> **TEXT EXTRACT**
Designed for Stealth

An overlaying principle for the design of Western naval platforms – crewed or uncrewed – is to implement a stealth design for core elements of the vessel’s architecture, including for example: superstructure design, to reduce radar reflection; communications emissions, to reduce the electro-magnetic signature; and heat emissions, to reduce the optical signature.
Much of the focus on increasing stealth in crewed platforms is to reduce their defensive susceptibility to incoming attacks. This focus has been sharpened by the changing nature of, for example, the missile threat in naval operations, which is now bringing increased anti-ship missile (ASM) capability through range and speed improvements – the latter including the advent of hypersonics.

One difference in naval architectural design considerations between crewed and uncrewed platforms – as demonstrated by Ukraine’s USV use in the Black Sea – may be that the operational concept for using uncrewed systems is based largely on designing in stealth capability to enhance their offensive operational impact.

As noted in Sutton’s analysis, an element of Ukraine’s technology development with its USV capability is to build systems that are stealthy largely because they have a low-observable design with very little superstructure standing out above the surface. This design focus is continuing to the point where Ukraine is now experimenting with semi-submersible USVs.

> **SHORT EXERCISE**
Carry on the text about stealth design for naval vessels, picking up after its last sentence. Leave the records that follow out of this entirely.

> **DATA SUPPLIED**
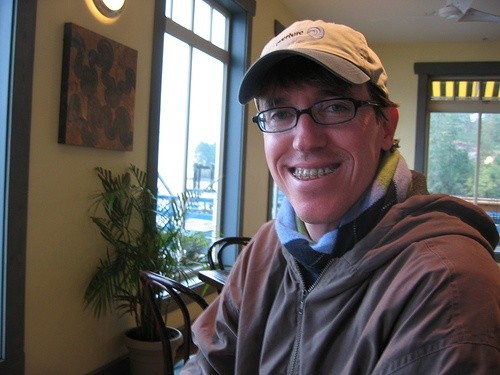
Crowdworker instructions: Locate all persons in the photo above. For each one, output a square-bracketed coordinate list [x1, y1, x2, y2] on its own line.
[179, 19, 500, 375]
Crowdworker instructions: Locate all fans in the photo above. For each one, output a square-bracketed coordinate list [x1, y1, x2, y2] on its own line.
[372, 0, 500, 24]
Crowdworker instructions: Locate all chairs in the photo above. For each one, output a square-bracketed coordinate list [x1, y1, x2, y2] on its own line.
[140, 268, 210, 375]
[208, 236, 252, 293]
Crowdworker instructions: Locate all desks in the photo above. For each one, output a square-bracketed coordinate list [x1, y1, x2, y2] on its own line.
[198, 270, 230, 291]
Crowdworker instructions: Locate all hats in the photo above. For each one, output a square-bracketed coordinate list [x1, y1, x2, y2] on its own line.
[238, 18, 390, 105]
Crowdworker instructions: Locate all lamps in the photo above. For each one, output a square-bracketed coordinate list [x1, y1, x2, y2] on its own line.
[85, 0, 126, 25]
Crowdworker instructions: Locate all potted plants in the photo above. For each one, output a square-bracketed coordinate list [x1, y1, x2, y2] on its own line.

> **ANSWER TO THIS EXERCISE**
Semi-submersibles are not a new maritime concept. Industry companies have developed low-observable surface vessels that can transition to submerged operations, meeting special forces insertion requirements. Narcotics cartels have developed low-observable and semi-submersible vessels, as well as ‘mini submarines’. However, these have all been crewed platforms.

Developing and operating low-observable and semi-submersible uncrewed vessels is not something that has been tried much in operational terms until Ukraine’s Black Sea USV campaign. Yet stealth requirements now appear to be an integral design element for USV technology and capability development going forward.

USVs are increasingly being designed with a low-profile, stealthy hull to reduce susceptibility to attack. Pictured is an artist’s rendering of BMT’s Large Uncrewed Surface Vessel (LUSV) concept.
Credit: BMT

Beyond stealth, mass is also a key consideration. For example, at the Defence and Security Equipment International (DSEI) exhibition in London during September 2023, BMT – a UK-based engineering design house and consultancy that provides naval architecture capability – launched its Large Uncrewed Surface Vessel (LUSV) concept. As set out in a White Paper the company published at DSEI as part of the LUSV launch, central to BMT’s LUSV concept of operations is that such systems can be procured in numbers to generate mass, and can provide significant capability through increased use of autonomy. The White Paper also pointed to an anticipated future operating environment that will include periods of intense operations.

One lesson emerging from the Russo-Ukraine war – and as demonstrated in Sutton’s analysis of Ukraine’s Black Sea USV operations – is that uncrewed systems are being procured, used, but also lost (in combat) in large numbers. The fact that USV attrition rates will be high, as with any asset type in large-scale conventional conflict, makes stealth design increasingly important in reducing risk of detection and loss.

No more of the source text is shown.